Switch every "detector" in the listing below to "annotator", and write the listing out again with nothing else altered.

** BEGIN Data in this exercise **

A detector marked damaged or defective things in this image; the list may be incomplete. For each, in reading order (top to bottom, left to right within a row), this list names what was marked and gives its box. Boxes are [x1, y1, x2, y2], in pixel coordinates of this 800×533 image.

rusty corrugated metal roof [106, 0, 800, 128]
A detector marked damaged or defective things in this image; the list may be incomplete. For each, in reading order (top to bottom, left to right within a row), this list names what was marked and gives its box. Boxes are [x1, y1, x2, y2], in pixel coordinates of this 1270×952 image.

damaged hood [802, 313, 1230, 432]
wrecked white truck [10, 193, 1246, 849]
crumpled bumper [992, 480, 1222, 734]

** END Data in this exercise **

▸ **Solution to this problem**
A annotator marked damaged or defective things in this image; the list may be incomplete. For each, in reading order (top to bottom, left to right within a row), this list names what was marked and gives its box. Boxes are [x1, y1, x2, y2], in pixel coordinates of this 800×533 image.

rusty corrugated metal roof [106, 0, 800, 128]
A annotator marked damaged or defective things in this image; the list may be incomplete. For each, in reading order (top to bottom, left to right within a row), this list names what was marked and gives its box. Boxes are [x1, y1, x2, y2], in pixel coordinates of this 1270×952 image.

damaged hood [802, 313, 1230, 432]
wrecked white truck [10, 193, 1246, 849]
crumpled bumper [992, 480, 1222, 734]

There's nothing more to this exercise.